▶ [WHAT NEEDS TO BE DONE] Below is a listing. Return the lines from the one that contains "basset cofap hound" to the one that contains "Tot bloei komende", both ends included, verbatim and with no pictures.

▶ [EXERCISE DATA]
- - -
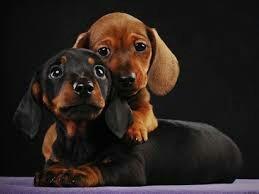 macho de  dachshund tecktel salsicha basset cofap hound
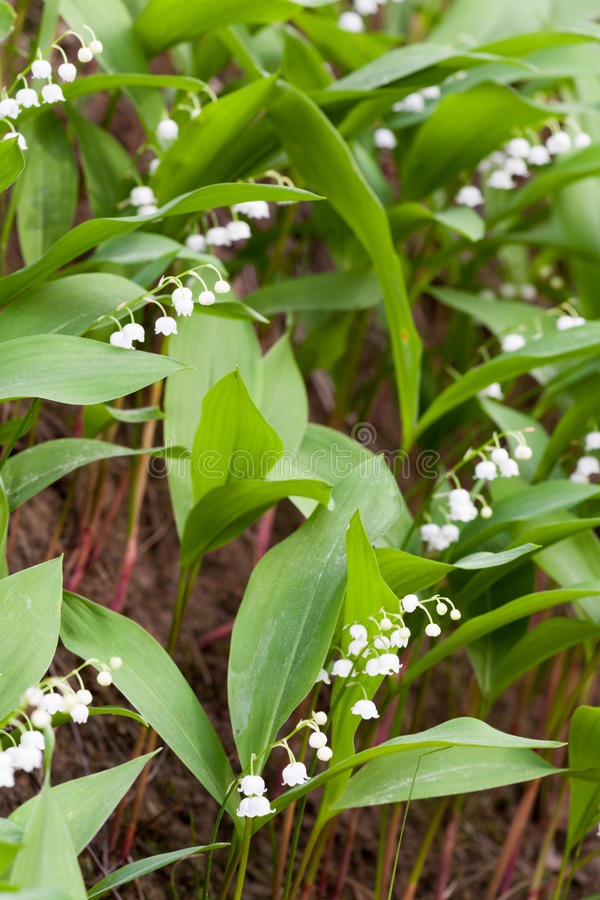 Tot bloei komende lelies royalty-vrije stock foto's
- - -
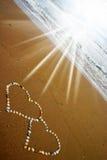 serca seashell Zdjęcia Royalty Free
- - -
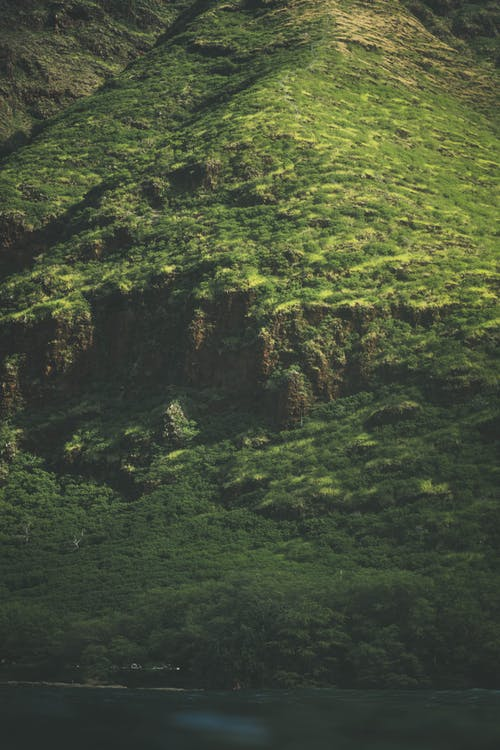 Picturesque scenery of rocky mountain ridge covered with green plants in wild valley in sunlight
- - -
▶ [EXERCISE OUTPUT]
 macho de  dachshund tecktel salsicha basset cofap hound
 Tot bloei komende lelies royalty-vrije stock foto's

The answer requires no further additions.